Yani hayatımın yüzde 90’lık bir kısmında dünyaya böyle
baktım. Bu bir bakıma ilişkilerime de yansıdı denebilir. Bugüne kadar
ilgilendiğim ya da hoşlandığım insanların ilgi alanına girmek için hiçbir çabam
olmadı ( hoş buna ihtiyacımda yok ). Niye böyle bir çabaya giresin, doğal
seçilim diye bir şey var, aynı enerjiye sahip o güzelim insanlarla ben
birbirimizi buluyoruz, sonuçlar gayet güzel oluyor. Buna karşın hayatıma zorla girmek
isteyen çok insan oldu. Bu güzel bir şey tabi ama sonrası benim için hiç
keyifli olmuyor. Zamanla ben bu insanlar için, sevgisini, sıkıntısını
problemini paylaşırken kendisini usulca dinleyiveren bir insan kaynağı durumuna
düşüyorum. Hayatıma girip, sevgimi
sömürüp, borç para isteyebileceği, özel eşyalarıma dadanacabileceği, gelip
evimi, soframı, enerjimi, gülüşümü, iyi niyetimi kullanabileceği bir sıçrama
tahtası yapıyor beni. Evet Hayatıma zorrrla dahil olanları kastediyorum, onları
fark etmediğim halleriyle kalbimi kazanmak için karşımda parendeler atanları,
bencillik, huysuzluk ve kabalıkları en doğal hakkı sananları…
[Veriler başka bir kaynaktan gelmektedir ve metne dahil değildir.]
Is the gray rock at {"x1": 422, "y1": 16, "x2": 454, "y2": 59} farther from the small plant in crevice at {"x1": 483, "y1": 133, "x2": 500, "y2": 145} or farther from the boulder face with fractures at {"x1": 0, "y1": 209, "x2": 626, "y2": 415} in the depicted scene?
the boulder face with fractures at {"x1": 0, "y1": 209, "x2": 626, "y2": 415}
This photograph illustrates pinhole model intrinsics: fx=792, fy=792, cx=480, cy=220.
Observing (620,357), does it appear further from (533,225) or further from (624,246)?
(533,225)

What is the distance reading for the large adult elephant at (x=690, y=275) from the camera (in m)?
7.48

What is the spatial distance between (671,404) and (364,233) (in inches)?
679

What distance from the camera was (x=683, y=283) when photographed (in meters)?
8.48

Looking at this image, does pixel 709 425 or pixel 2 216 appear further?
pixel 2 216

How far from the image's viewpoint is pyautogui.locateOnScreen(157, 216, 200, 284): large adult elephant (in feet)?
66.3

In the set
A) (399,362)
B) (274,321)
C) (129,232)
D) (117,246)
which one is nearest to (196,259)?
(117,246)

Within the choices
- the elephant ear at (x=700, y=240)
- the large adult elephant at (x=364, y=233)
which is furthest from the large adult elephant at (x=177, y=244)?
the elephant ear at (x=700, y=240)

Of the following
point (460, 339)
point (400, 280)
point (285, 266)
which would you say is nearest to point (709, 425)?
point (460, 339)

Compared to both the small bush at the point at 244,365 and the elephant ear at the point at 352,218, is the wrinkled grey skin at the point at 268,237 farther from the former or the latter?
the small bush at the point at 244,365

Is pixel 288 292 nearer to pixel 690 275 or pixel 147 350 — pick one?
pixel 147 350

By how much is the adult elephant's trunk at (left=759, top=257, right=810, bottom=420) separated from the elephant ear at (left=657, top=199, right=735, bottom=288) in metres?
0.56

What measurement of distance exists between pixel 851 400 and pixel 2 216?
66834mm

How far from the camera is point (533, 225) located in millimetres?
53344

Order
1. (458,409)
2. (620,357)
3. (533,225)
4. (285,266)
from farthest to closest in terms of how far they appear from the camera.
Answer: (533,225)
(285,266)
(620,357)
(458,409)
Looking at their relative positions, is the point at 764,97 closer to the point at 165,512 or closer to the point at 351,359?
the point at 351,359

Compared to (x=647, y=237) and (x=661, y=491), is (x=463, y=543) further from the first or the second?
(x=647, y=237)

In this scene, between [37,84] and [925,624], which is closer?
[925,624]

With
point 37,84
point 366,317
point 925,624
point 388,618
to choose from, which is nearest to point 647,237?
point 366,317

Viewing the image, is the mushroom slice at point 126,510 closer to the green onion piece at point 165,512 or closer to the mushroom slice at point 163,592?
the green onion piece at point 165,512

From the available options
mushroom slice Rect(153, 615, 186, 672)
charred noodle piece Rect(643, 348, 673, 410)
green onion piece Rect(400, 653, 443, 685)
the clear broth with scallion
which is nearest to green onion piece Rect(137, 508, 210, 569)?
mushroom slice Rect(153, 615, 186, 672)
Tamam kabul ben bir müzmin sevgi kelebeğiyim. ( Müzmin
kelime anlamı; “uzun zamandan beri süren” anlamına geliyormuş. Genelde olumsuz
bir kullanımı var ama sevgi gibi güzel bir kelimeyle yan yana fena durmuyor. )
Ama bu ruh emicilere bir çift lafım var buradan; Ehhh! Yeter beh! Ben sizin stres
topunuz, ego törpünüz müyüm canım! Bi düşün gidin yakamdan, yapışkan şeyler!
Üzerinize kocaman bir çizik attım, artık yoksunuz benim hayatımda. Hıh…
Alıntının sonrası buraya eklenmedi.